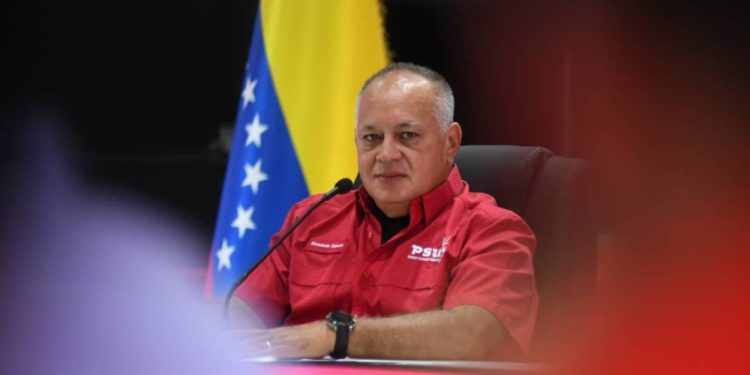 Diosdado Cabello: Ciberfascismo no quedará impune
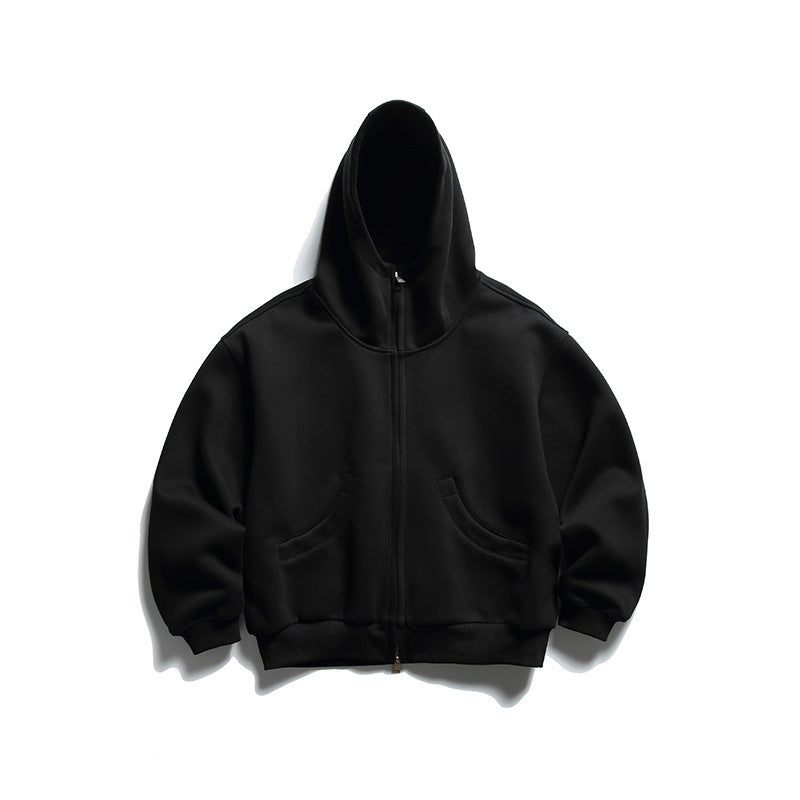 Unisex Oversize Zip-Hoodie with high collar and kangaroo pockets Mune Fashion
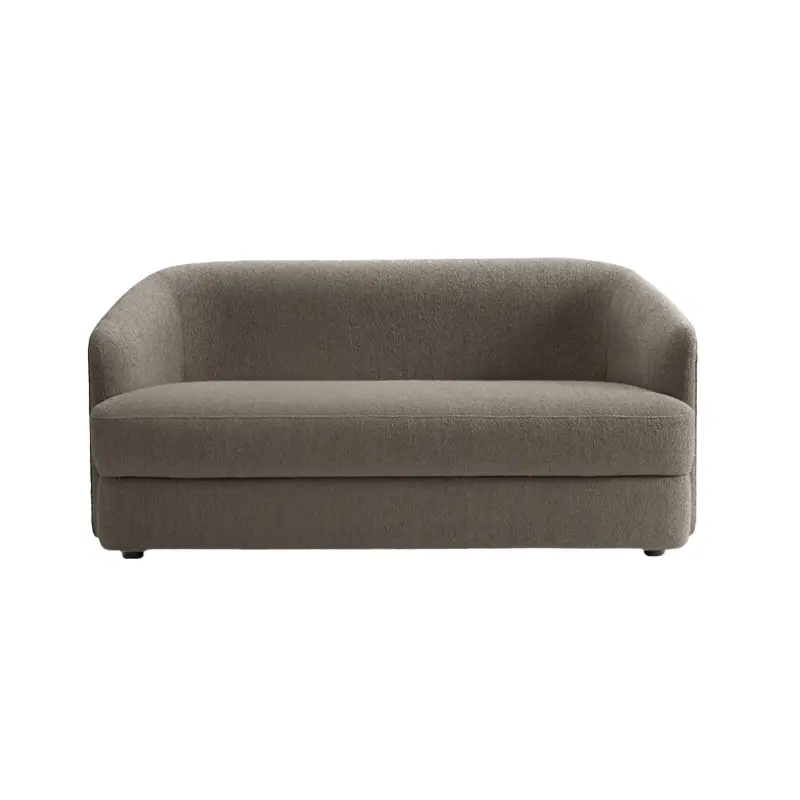 Sofa COVENT DEEP 2-seater Barnum Dark Taupe 10NEW WORKS Retour Gratuit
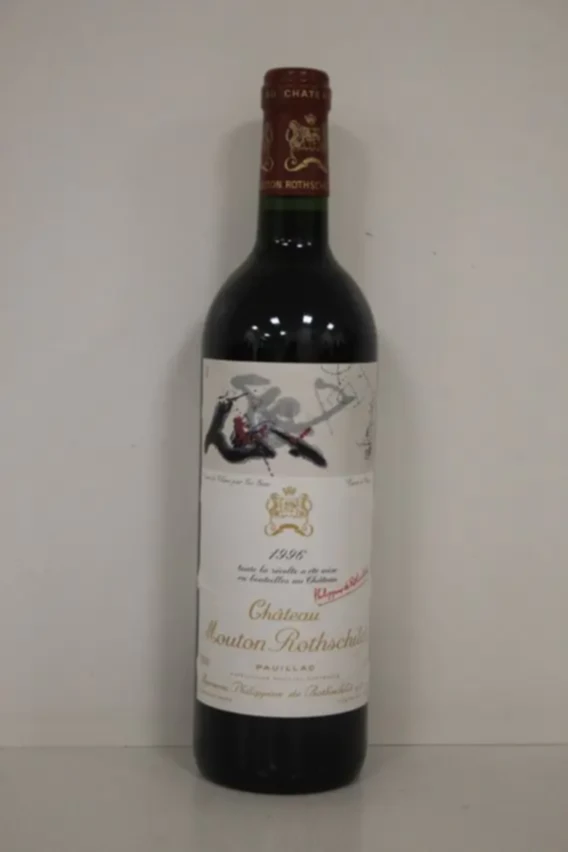 Chateau Mouton Rothschild, 1996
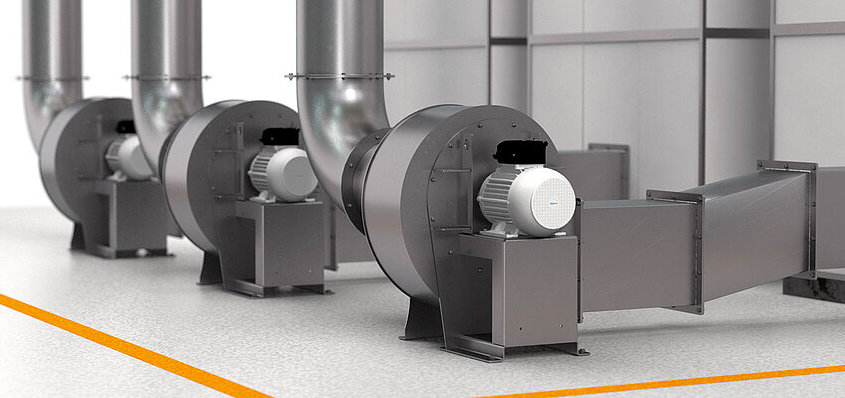 Elektror expands range of high-efficiency S-HE steel and stainless steel fans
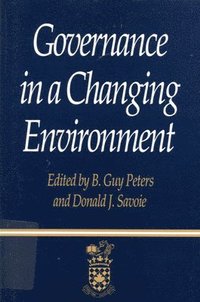 bokomslag Governance in a Changing Environment: Volume 1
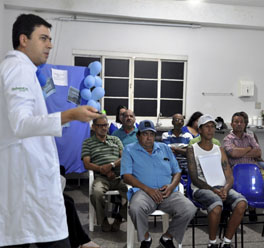 Novembro Azul em Araxá é realizado nas UBSs e vai muito além do câncer de próstata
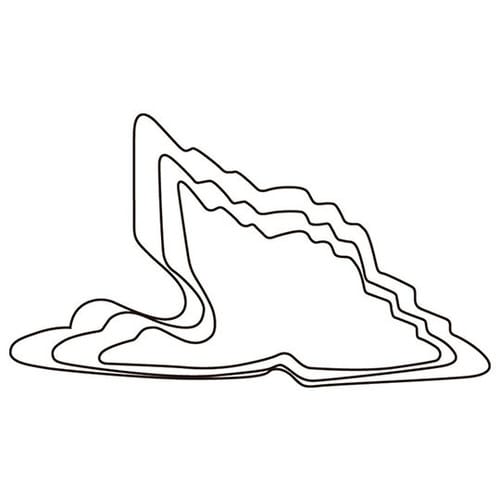 厚口野菜抜 3PC 鶴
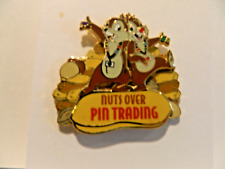 8764 DISNEY PIN CHIP AND DALE NUTS OVER PIN TRADING picture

*-*-*

[Task statement]
Reproduce every row above with each instance of "PIN" changed to "BADGE" and nothing else altered. Leave the pictures out of the answer.

[Written solution]
 Diosdado Cabello: Ciberfascismo no quedará impune
 Unisex Oversize Zip-Hoodie with high collar and kangaroo pockets Mune Fashion
 Sofa COVENT DEEP 2-seater Barnum Dark Taupe 10NEW WORKS Retour Gratuit
 Chateau Mouton Rothschild, 1996
 Elektror expands range of high-efficiency S-HE steel and stainless steel fans
 bokomslag Governance in a Changing Environment: Volume 1
 Novembro Azul em Araxá é realizado nas UBSs e vai muito além do câncer de próstata
 厚口野菜抜 3PC 鶴
 8764 DISNEY BADGE CHIP AND DALE NUTS OVER BADGE TRADING picture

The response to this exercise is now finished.